Tekst źródłowy:
########

Witam,
pytanie może trochę dla Was banalne …ale ….
Ile potrzeba minimum watt żeby przebić się przez perkusję ? muzyka
rockowa.
Chodzi mi oczywiście o piece tranzystorowe. Mam ograniczone fundusze więc nie
ukrywam że czym mniej watt tym taniej:) bo 100 watt to chyba aż za dużo
Pozdrawiam !!!!
To zależy na jakie próby, na jakie pomieszczenie, na ile gitar i na jakiego
perkusistę. Czasami 100watt to nawet za mało.
100W to IMHO rozsądna wartość. 80W też da radę, wbrew pozorom różnica
między 100 a 80 W jest niemal niedostrzegalna.
Tyle, że tu nie tylko o Watty idzie, jak będzie kiepski głośnik to będzie
kiepsko.
Właśnie zastanawiam się nad tym combem Ampega,
http://www.guitarcenter.pl/catalog/bas/wzmacniacze/comba-basowe/ampeg-ba112
tylko że ma ono tylko 50 watt, hmmm, ale jeśli to Ampeg to może wystarczy,
jak myślicie ?
tam gdzie ja gram 100W to zdecydowanie za mało, no chyba ze grasz sam
Zgadzam się w 100% z Kapralem. Wazne jest pomieszczenie a raczej jego wielkosc.
Bo np w malej salce o powierzchni 5×4 w zupelnosci wystarczy 100w a czasem
nawet mniej, natomiast w znacznie wiekszym ponieszczeniu wystapi problem
przebicia się przez np perke. Pozdrawiam!
Papszmir, kup Ampega 115. One mają wystarczającą siłę przebicia.

########

(Zapisane wpisy)
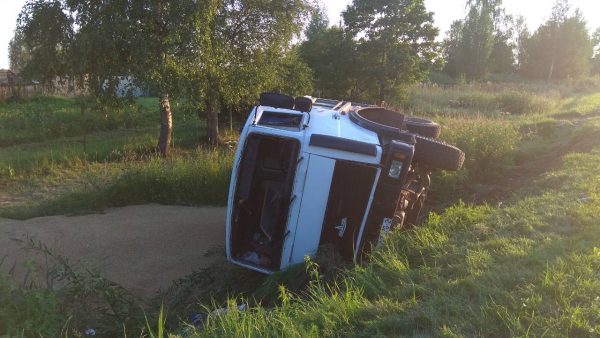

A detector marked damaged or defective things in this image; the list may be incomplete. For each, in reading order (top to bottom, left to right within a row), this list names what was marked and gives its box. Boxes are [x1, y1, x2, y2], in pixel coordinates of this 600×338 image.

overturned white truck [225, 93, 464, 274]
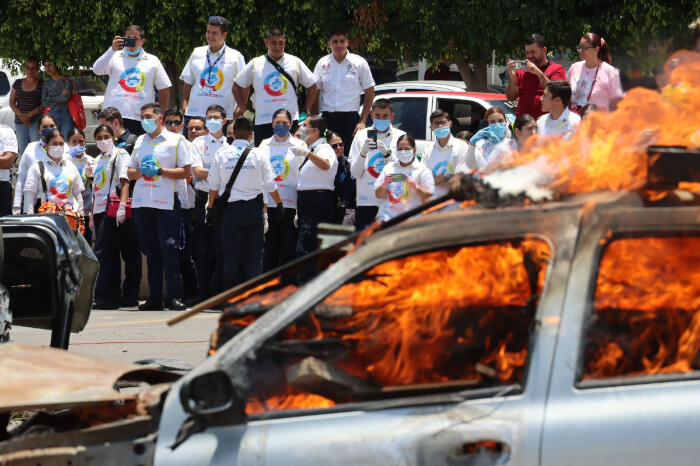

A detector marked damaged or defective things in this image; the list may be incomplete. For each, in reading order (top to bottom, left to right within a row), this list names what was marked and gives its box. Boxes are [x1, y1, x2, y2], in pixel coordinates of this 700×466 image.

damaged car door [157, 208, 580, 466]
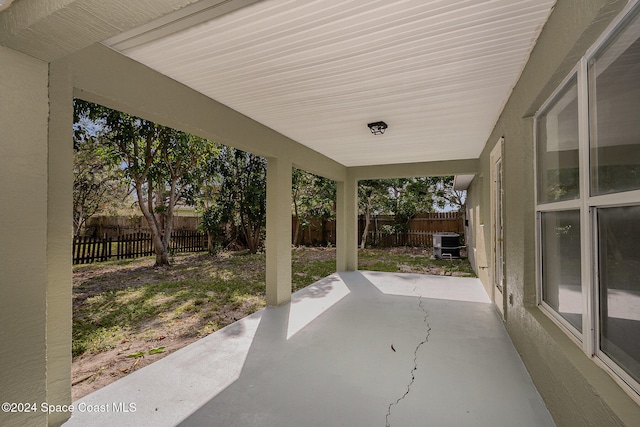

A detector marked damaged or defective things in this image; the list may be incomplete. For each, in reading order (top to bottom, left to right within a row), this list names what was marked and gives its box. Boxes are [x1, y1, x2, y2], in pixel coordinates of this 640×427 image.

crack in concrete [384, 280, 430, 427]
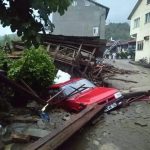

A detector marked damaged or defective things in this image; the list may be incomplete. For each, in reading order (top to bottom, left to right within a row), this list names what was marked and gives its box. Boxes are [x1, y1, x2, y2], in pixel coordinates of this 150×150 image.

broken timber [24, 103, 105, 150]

########

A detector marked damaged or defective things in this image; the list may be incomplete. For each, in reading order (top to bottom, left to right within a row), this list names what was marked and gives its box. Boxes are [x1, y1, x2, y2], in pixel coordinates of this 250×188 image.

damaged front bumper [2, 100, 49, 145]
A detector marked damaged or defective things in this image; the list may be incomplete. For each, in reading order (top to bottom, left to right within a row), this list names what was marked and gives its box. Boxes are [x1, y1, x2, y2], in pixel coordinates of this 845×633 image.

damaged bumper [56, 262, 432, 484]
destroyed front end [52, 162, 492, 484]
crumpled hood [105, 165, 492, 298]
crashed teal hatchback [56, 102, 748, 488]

########

Cel ćwiczenia:
Dopisz dalszy ciąg dyskusji o tym, ile watów potrzeba, by przebić się przez perkusję. Zacznij po ostatniej wypowiedzi.

Odpowiedź:
Ale co do głosników to Mazdah ma rację.
Jeszcze niecały rok temu miałem combo BOXa BA100 i szedłem prawie na maxa,
żeby było mnie słychać.
Teraz mam też 100W zestaw i jeszcze nigdy nie rozkręcałem go więcej niż do
połowy.
I na mały plener wystarcza.
A bębniarza mam stukniętego.
A ja wolę mieć duży zapas a odkręcić tylko troszkę. Selektywność wtedy
wyrażniejsza niż przy katowaniu pieca na niemal 100% mocy…
BASS BASS BASS
100W to dużo za mało do rocka. a temat BA-115 był.poszukaj i poczytaj.
nadaje się na lekkie DŻEZY do klubiku a na próbe rokową to czy go masz czy
nie to niewiele to zmienia w życiu twoim i reszty zespołu.miałem go kiedyś
jak zarabiałem jazzem w klubikach i wtedy się sprawdził. Bębniarz miotełki
itp. natomiast jak dostałem JOB w kapeli rockowej to szybciutko poleciał na
allegro. Uważam ze te 300-500W (head)+ drugie tyle w kolumnie to takie rokowe
minimum i naprawdę nie chodzi mi o to żeby napier… tak żeby wypadały szyby
tylko przy takiej mocy można sobie elegancko zabrzmiec grając nie koniecznie
głośno.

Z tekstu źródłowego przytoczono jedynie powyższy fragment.